#### Problem to solve
Lay out the lines below as a JSON list of strings, one string per line, omitting blank lines and the pictures.

— Start Task input —

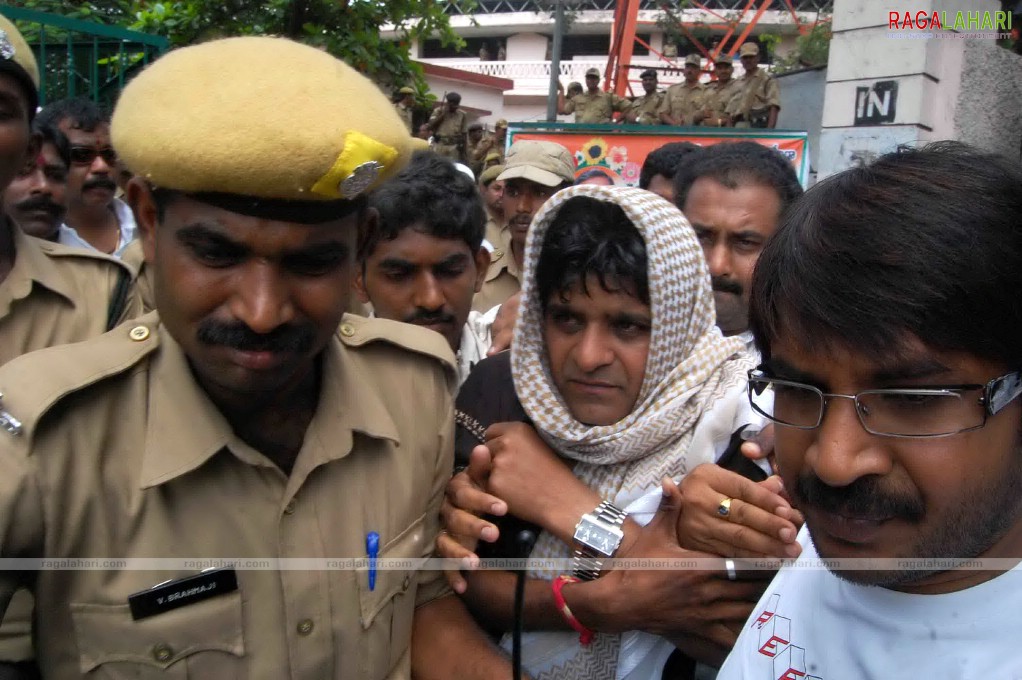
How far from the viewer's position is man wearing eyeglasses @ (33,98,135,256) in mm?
4574

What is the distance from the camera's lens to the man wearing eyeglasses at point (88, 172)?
457cm

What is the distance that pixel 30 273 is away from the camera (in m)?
2.31

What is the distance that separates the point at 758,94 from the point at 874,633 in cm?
1094

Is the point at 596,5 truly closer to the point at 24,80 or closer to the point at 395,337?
the point at 24,80

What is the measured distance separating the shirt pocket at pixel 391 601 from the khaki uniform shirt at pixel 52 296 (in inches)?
50.7

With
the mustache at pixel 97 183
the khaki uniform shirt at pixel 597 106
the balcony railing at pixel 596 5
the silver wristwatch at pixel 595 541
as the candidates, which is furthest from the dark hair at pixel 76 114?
the balcony railing at pixel 596 5

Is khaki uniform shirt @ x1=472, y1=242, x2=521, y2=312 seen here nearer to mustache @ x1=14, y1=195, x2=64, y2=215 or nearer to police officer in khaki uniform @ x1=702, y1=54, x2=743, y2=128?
mustache @ x1=14, y1=195, x2=64, y2=215

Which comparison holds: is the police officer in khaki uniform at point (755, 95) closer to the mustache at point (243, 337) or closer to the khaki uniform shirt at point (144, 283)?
the khaki uniform shirt at point (144, 283)

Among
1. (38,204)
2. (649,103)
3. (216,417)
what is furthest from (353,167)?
(649,103)

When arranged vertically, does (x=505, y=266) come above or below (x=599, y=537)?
below

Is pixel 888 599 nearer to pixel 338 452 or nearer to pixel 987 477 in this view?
pixel 987 477

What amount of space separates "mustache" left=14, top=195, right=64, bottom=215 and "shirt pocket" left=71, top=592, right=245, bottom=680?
2992 mm

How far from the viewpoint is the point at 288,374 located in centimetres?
146

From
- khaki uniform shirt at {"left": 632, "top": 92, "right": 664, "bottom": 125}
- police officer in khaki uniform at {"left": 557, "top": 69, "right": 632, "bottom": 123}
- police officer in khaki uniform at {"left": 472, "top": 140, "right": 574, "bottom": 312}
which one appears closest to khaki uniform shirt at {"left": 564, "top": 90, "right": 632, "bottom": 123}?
police officer in khaki uniform at {"left": 557, "top": 69, "right": 632, "bottom": 123}
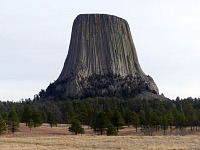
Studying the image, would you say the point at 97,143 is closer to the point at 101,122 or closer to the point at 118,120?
the point at 101,122

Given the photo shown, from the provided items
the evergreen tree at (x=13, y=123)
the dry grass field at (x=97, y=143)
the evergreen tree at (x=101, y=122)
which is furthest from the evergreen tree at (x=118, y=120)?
the dry grass field at (x=97, y=143)

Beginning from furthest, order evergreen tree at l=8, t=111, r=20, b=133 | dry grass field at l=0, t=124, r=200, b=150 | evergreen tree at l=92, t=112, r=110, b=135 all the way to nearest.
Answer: evergreen tree at l=8, t=111, r=20, b=133 → evergreen tree at l=92, t=112, r=110, b=135 → dry grass field at l=0, t=124, r=200, b=150

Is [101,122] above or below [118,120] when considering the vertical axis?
below

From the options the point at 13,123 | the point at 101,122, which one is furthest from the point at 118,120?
the point at 13,123

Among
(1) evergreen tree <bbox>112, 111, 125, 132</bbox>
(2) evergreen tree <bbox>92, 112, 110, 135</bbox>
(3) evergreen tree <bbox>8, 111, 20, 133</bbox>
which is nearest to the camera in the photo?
(2) evergreen tree <bbox>92, 112, 110, 135</bbox>

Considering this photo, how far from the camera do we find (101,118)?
85500 mm

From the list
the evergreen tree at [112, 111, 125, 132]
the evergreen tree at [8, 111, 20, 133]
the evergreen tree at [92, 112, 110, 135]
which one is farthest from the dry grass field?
the evergreen tree at [112, 111, 125, 132]

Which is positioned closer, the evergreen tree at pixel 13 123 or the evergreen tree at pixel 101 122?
the evergreen tree at pixel 101 122

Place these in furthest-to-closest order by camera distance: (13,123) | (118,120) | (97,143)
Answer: (118,120), (13,123), (97,143)

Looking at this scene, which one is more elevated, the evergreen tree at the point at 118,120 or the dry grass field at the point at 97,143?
the evergreen tree at the point at 118,120

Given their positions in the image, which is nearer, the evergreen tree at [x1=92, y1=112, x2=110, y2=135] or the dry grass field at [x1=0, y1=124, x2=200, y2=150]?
the dry grass field at [x1=0, y1=124, x2=200, y2=150]

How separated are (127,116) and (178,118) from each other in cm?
1712

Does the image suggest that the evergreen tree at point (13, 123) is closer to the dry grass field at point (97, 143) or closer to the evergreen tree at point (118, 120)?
the evergreen tree at point (118, 120)

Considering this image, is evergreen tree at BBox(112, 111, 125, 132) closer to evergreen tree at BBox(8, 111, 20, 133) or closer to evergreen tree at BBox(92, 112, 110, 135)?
evergreen tree at BBox(92, 112, 110, 135)
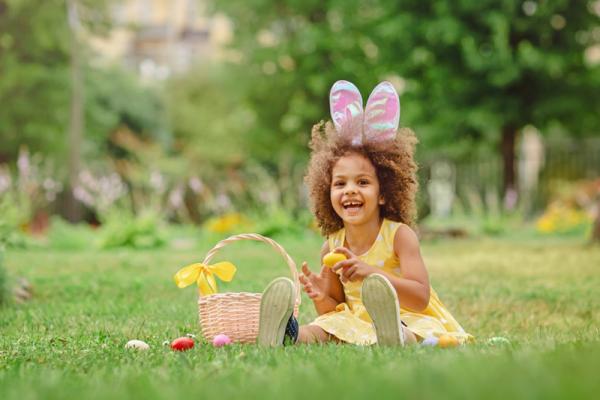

— End Task input —

#### Expected output
[
  "How far from the viewer's position is man wearing eyeglasses @ (33,98,135,256) in mm?",
  "4574",
  "What is the distance from the camera's lens to the man wearing eyeglasses at point (88, 172)?",
  "457cm",
  "What is the distance that pixel 30 273 is away from the camera (in m)?",
  "2.31",
  "What is the distance that separates the point at 758,94 from the point at 874,633 in cm?",
  "1094",
  "Is the point at 596,5 truly closer to the point at 24,80 or closer to the point at 395,337?",
  "the point at 24,80",
  "What is the measured distance separating the shirt pocket at pixel 391 601 from the khaki uniform shirt at pixel 52 296 (in inches)?",
  "50.7",
  "With",
  "the mustache at pixel 97 183",
  "the khaki uniform shirt at pixel 597 106",
  "the balcony railing at pixel 596 5",
  "the silver wristwatch at pixel 595 541",
  "as the candidates, which is furthest from the dark hair at pixel 76 114?",
  "the balcony railing at pixel 596 5",
  "Is khaki uniform shirt @ x1=472, y1=242, x2=521, y2=312 seen here nearer to mustache @ x1=14, y1=195, x2=64, y2=215 or nearer to police officer in khaki uniform @ x1=702, y1=54, x2=743, y2=128?",
  "mustache @ x1=14, y1=195, x2=64, y2=215",
  "Which comparison holds: is the police officer in khaki uniform at point (755, 95) closer to the mustache at point (243, 337) or closer to the khaki uniform shirt at point (144, 283)?",
  "the khaki uniform shirt at point (144, 283)",
  "Among",
  "1. (38,204)",
  "2. (649,103)",
  "3. (216,417)",
  "what is furthest from (353,167)?",
  "(649,103)",
  "When arranged vertically, does (x=505, y=266) come above or below (x=599, y=537)?",
  "below",
  "Is pixel 888 599 nearer to pixel 338 452 or nearer to pixel 987 477 in this view?",
  "pixel 987 477",
  "What amount of space separates \"mustache\" left=14, top=195, right=64, bottom=215 and \"shirt pocket\" left=71, top=592, right=245, bottom=680?",
  "2992 mm",
  "How far from the viewpoint is the point at 288,374 located in centimetres?",
  "146",
  "From",
  "- khaki uniform shirt at {\"left\": 632, \"top\": 92, \"right\": 664, \"bottom\": 125}",
  "- police officer in khaki uniform at {\"left\": 557, \"top\": 69, \"right\": 632, \"bottom\": 123}",
  "- police officer in khaki uniform at {\"left\": 472, \"top\": 140, \"right\": 574, \"bottom\": 312}",
  "which one appears closest to khaki uniform shirt at {\"left\": 564, \"top\": 90, \"right\": 632, \"bottom\": 123}?",
  "police officer in khaki uniform at {\"left\": 557, \"top\": 69, \"right\": 632, \"bottom\": 123}",
  "Studying the image, would you say the point at 97,143 is closer to the point at 101,122 or closer to the point at 118,120?",
  "the point at 101,122",
  "Given the photo shown, from the provided items",
  "the evergreen tree at (x=13, y=123)",
  "the dry grass field at (x=97, y=143)",
  "the evergreen tree at (x=101, y=122)",
  "which is furthest from the evergreen tree at (x=118, y=120)?",
  "the dry grass field at (x=97, y=143)",
  "Beginning from furthest, order evergreen tree at l=8, t=111, r=20, b=133 | dry grass field at l=0, t=124, r=200, b=150 | evergreen tree at l=92, t=112, r=110, b=135 all the way to nearest.",
  "Answer: evergreen tree at l=8, t=111, r=20, b=133 → evergreen tree at l=92, t=112, r=110, b=135 → dry grass field at l=0, t=124, r=200, b=150",
  "Is [101,122] above or below [118,120] when considering the vertical axis?",
  "below",
  "From the options the point at 13,123 | the point at 101,122, which one is furthest from the point at 118,120?",
  "the point at 13,123",
  "Among",
  "(1) evergreen tree <bbox>112, 111, 125, 132</bbox>",
  "(2) evergreen tree <bbox>92, 112, 110, 135</bbox>",
  "(3) evergreen tree <bbox>8, 111, 20, 133</bbox>",
  "which is nearest to the camera in the photo?",
  "(2) evergreen tree <bbox>92, 112, 110, 135</bbox>",
  "Considering this photo, how far from the camera do we find (101,118)?",
  "85500 mm",
  "From the list",
  "the evergreen tree at [112, 111, 125, 132]",
  "the evergreen tree at [8, 111, 20, 133]",
  "the evergreen tree at [92, 112, 110, 135]",
  "which one is farthest from the dry grass field?",
  "the evergreen tree at [112, 111, 125, 132]",
  "Which is positioned closer, the evergreen tree at pixel 13 123 or the evergreen tree at pixel 101 122?",
  "the evergreen tree at pixel 101 122",
  "Place these in furthest-to-closest order by camera distance: (13,123) | (118,120) | (97,143)",
  "Answer: (118,120), (13,123), (97,143)",
  "Looking at this scene, which one is more elevated, the evergreen tree at the point at 118,120 or the dry grass field at the point at 97,143?",
  "the evergreen tree at the point at 118,120",
  "Given their positions in the image, which is nearer, the evergreen tree at [x1=92, y1=112, x2=110, y2=135] or the dry grass field at [x1=0, y1=124, x2=200, y2=150]?",
  "the dry grass field at [x1=0, y1=124, x2=200, y2=150]",
  "How separated are (127,116) and (178,118) from each other in cm?",
  "1712",
  "Does the image suggest that the evergreen tree at point (13, 123) is closer to the dry grass field at point (97, 143) or closer to the evergreen tree at point (118, 120)?",
  "the evergreen tree at point (118, 120)",
  "Considering this image, is evergreen tree at BBox(112, 111, 125, 132) closer to evergreen tree at BBox(8, 111, 20, 133) or closer to evergreen tree at BBox(92, 112, 110, 135)?",
  "evergreen tree at BBox(92, 112, 110, 135)"
]